Cite as: http://hdl.handle.net/11858/00-001M-0000-0014-BF9F-E
Abstract
Supernova remnants (SNRs) are widely considered to be accelerators of cosmic rays (CR). They are also expected to produce very-high-energy (VHE; $E > 100$ GeV) gamma rays through interactions of high-energy particles with the surrounding medium and photon fields. They are, therefore, promising targets for observations with ground-based imaging atmospheric Cherenkov telescopes like the H.E.S.S. telescope array. VHE gamma-ray emission has already been discovered from a number of SNRs, establishing them as a prominent source class in the VHE domain.

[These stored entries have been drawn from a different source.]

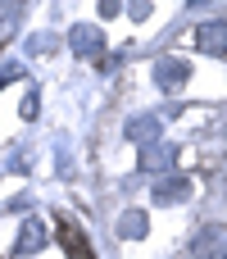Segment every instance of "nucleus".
Returning <instances> with one entry per match:
<instances>
[{
    "instance_id": "f257e3e1",
    "label": "nucleus",
    "mask_w": 227,
    "mask_h": 259,
    "mask_svg": "<svg viewBox=\"0 0 227 259\" xmlns=\"http://www.w3.org/2000/svg\"><path fill=\"white\" fill-rule=\"evenodd\" d=\"M187 77H191V64H187V59H177V55H159V59H155V82H159L164 91H182Z\"/></svg>"
},
{
    "instance_id": "f03ea898",
    "label": "nucleus",
    "mask_w": 227,
    "mask_h": 259,
    "mask_svg": "<svg viewBox=\"0 0 227 259\" xmlns=\"http://www.w3.org/2000/svg\"><path fill=\"white\" fill-rule=\"evenodd\" d=\"M196 259H227V228L223 223H205L196 232Z\"/></svg>"
},
{
    "instance_id": "7ed1b4c3",
    "label": "nucleus",
    "mask_w": 227,
    "mask_h": 259,
    "mask_svg": "<svg viewBox=\"0 0 227 259\" xmlns=\"http://www.w3.org/2000/svg\"><path fill=\"white\" fill-rule=\"evenodd\" d=\"M68 46H73L77 55H86V59H100V50H105V32L91 27V23H77V27H68Z\"/></svg>"
},
{
    "instance_id": "20e7f679",
    "label": "nucleus",
    "mask_w": 227,
    "mask_h": 259,
    "mask_svg": "<svg viewBox=\"0 0 227 259\" xmlns=\"http://www.w3.org/2000/svg\"><path fill=\"white\" fill-rule=\"evenodd\" d=\"M55 228H59V246H64L73 259H96V255H91V246H86V237H82V228H77L68 214H59Z\"/></svg>"
},
{
    "instance_id": "39448f33",
    "label": "nucleus",
    "mask_w": 227,
    "mask_h": 259,
    "mask_svg": "<svg viewBox=\"0 0 227 259\" xmlns=\"http://www.w3.org/2000/svg\"><path fill=\"white\" fill-rule=\"evenodd\" d=\"M196 46H200L205 55H227V18L200 23V27H196Z\"/></svg>"
},
{
    "instance_id": "423d86ee",
    "label": "nucleus",
    "mask_w": 227,
    "mask_h": 259,
    "mask_svg": "<svg viewBox=\"0 0 227 259\" xmlns=\"http://www.w3.org/2000/svg\"><path fill=\"white\" fill-rule=\"evenodd\" d=\"M155 200H159V205H182V200H191V178H159Z\"/></svg>"
},
{
    "instance_id": "0eeeda50",
    "label": "nucleus",
    "mask_w": 227,
    "mask_h": 259,
    "mask_svg": "<svg viewBox=\"0 0 227 259\" xmlns=\"http://www.w3.org/2000/svg\"><path fill=\"white\" fill-rule=\"evenodd\" d=\"M159 132H164L159 114H141V118H132V123H127V137H132V141H141V146H155V141H159Z\"/></svg>"
},
{
    "instance_id": "6e6552de",
    "label": "nucleus",
    "mask_w": 227,
    "mask_h": 259,
    "mask_svg": "<svg viewBox=\"0 0 227 259\" xmlns=\"http://www.w3.org/2000/svg\"><path fill=\"white\" fill-rule=\"evenodd\" d=\"M46 246V228L36 223V219H23L18 223V246H14V255H32V250H41Z\"/></svg>"
},
{
    "instance_id": "1a4fd4ad",
    "label": "nucleus",
    "mask_w": 227,
    "mask_h": 259,
    "mask_svg": "<svg viewBox=\"0 0 227 259\" xmlns=\"http://www.w3.org/2000/svg\"><path fill=\"white\" fill-rule=\"evenodd\" d=\"M141 168H146V173H168V168H173V146H164V141L146 146V159H141Z\"/></svg>"
},
{
    "instance_id": "9d476101",
    "label": "nucleus",
    "mask_w": 227,
    "mask_h": 259,
    "mask_svg": "<svg viewBox=\"0 0 227 259\" xmlns=\"http://www.w3.org/2000/svg\"><path fill=\"white\" fill-rule=\"evenodd\" d=\"M146 228H150L146 209H123V214H118V237H123V241H132V237H146Z\"/></svg>"
},
{
    "instance_id": "9b49d317",
    "label": "nucleus",
    "mask_w": 227,
    "mask_h": 259,
    "mask_svg": "<svg viewBox=\"0 0 227 259\" xmlns=\"http://www.w3.org/2000/svg\"><path fill=\"white\" fill-rule=\"evenodd\" d=\"M18 23H23V5H0V46L14 41Z\"/></svg>"
},
{
    "instance_id": "f8f14e48",
    "label": "nucleus",
    "mask_w": 227,
    "mask_h": 259,
    "mask_svg": "<svg viewBox=\"0 0 227 259\" xmlns=\"http://www.w3.org/2000/svg\"><path fill=\"white\" fill-rule=\"evenodd\" d=\"M14 77H23V64H0V87L14 82Z\"/></svg>"
},
{
    "instance_id": "ddd939ff",
    "label": "nucleus",
    "mask_w": 227,
    "mask_h": 259,
    "mask_svg": "<svg viewBox=\"0 0 227 259\" xmlns=\"http://www.w3.org/2000/svg\"><path fill=\"white\" fill-rule=\"evenodd\" d=\"M96 68H100V73H114V68H118V59H114V55H100V59H96Z\"/></svg>"
},
{
    "instance_id": "4468645a",
    "label": "nucleus",
    "mask_w": 227,
    "mask_h": 259,
    "mask_svg": "<svg viewBox=\"0 0 227 259\" xmlns=\"http://www.w3.org/2000/svg\"><path fill=\"white\" fill-rule=\"evenodd\" d=\"M118 9H123V5H118V0H105V5H100V18H114V14H118Z\"/></svg>"
}]
</instances>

Of particular interest are the handful of SNRs whose X-ray spectra are dominated by non-thermal synchrotron emission, such as the VHE gamma-ray emitters RX J0852.0-4622 (Vela Jr.) and RX J1713-3946. The shell-type SNRs G1.9+0.3 and G330.2+1.0 also belong to this subclass and are further notable for their young ages ($\leq 1$ kyr), especially G1.9+0.3, which was recently determined to be the youngest SNR in the Galaxy ($\sim100$ yr). These unique characteristics motivated investigations with H.E.S.S. to search for VHE gamma rays. The results of the H.E.S.S. observations and analyses are presented, along with implications for potential particle acceleration scenarios.